Similar to the giant balloons that will rise above the high school marching bands and floats that carry celebrities through the streets of Manhattan in the Macy’s Thanksgiving Day Parade, a philosophical framework hovered over the parade of presenters who took the stage at the annual Phocuswright Conference last week in Los Angeles.
This year’s overarching theme was “Power Paradox.” Mega-OTAs like Booking.com and Expedia, as well as media giant TripAdvisor, have obvious advantages over smaller competitors, but their scale means their weaknesses are also amplified.
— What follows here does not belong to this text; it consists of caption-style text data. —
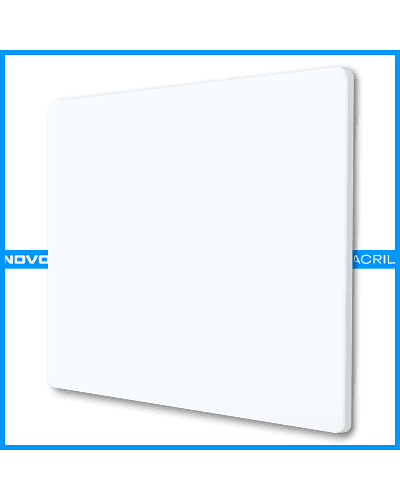 COTIZADOR - ACRILICO DUPLICADOR- COPIAR- COPIAR 19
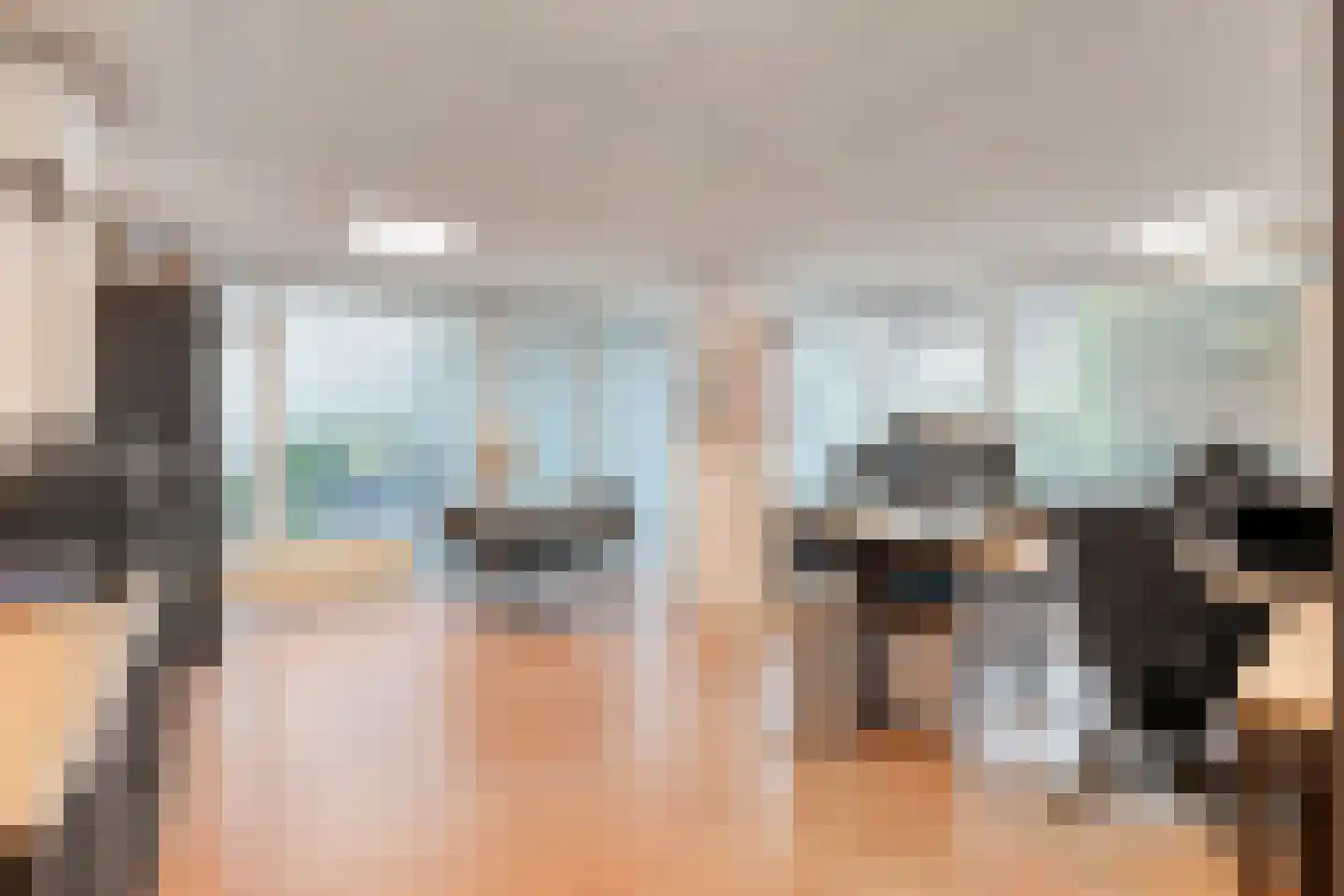 Drukkerij 11 Steenbergen thumbnail 65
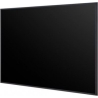 LG Monitor 50UL5Q-E 500cd/m2 UHD 24/7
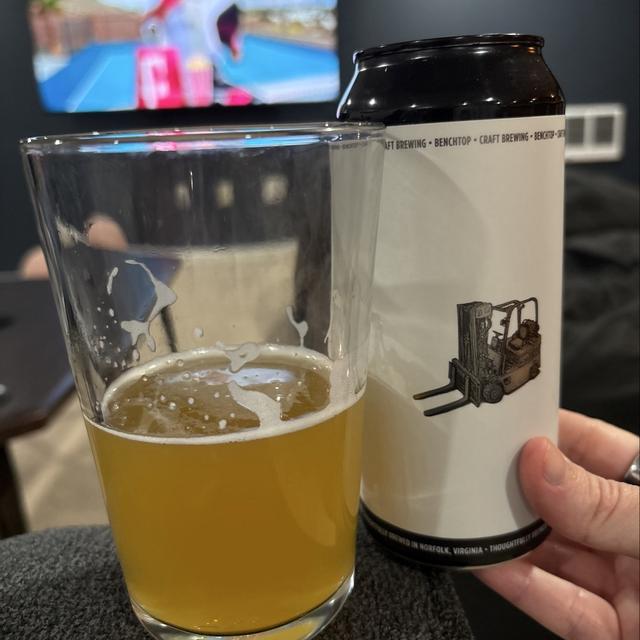 Recent check-in photo 4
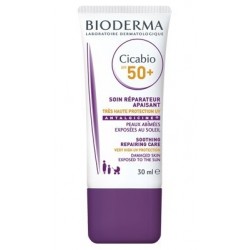 Bioderma Italia Cicabio...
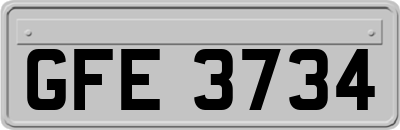 GFE3734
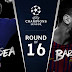 Prediksi Score Bola Terjitu Chelsea vs Barcelona 21 Febuari 2018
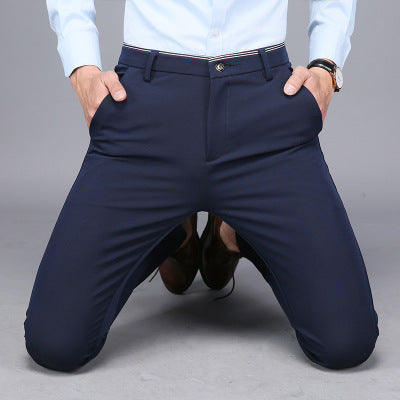 Business Casual Pant for Men - Trend Thrills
Expectations and complications grow alongside revenue, so if performance lags, they must, as TripAdvisor is currently doing, make painfully public and risk-laden pivots.
And smaller rivals are not without advantages. Phocuswright senior director for research Maggie Rauch drove the point home, reviewing the extinction of big, lumbering dinosaurs that, when faced with a catastrophic crisis, were ill-equipped to find the small, niche paths to survival that birds and mammals were able to exploit.
The irony of the example – Expedia a dinosaur? — could not have been lost on legacy travel agency executives who time and again had endured similar comparisons early in the history of this 23-year-old travel-tech conference.
Indeed, the leading legacy sellers of travel at the dawn of the web, American Express and Carlson Wagonlit, were surpassed on the Travel Weekly Power List a decade ago by OTAs, but they have nonetheless managed to hold on to spots No. 3 and No. 5, respectively. Perhaps more to the point, many “traditional” agencies on the list are less than 20 years old.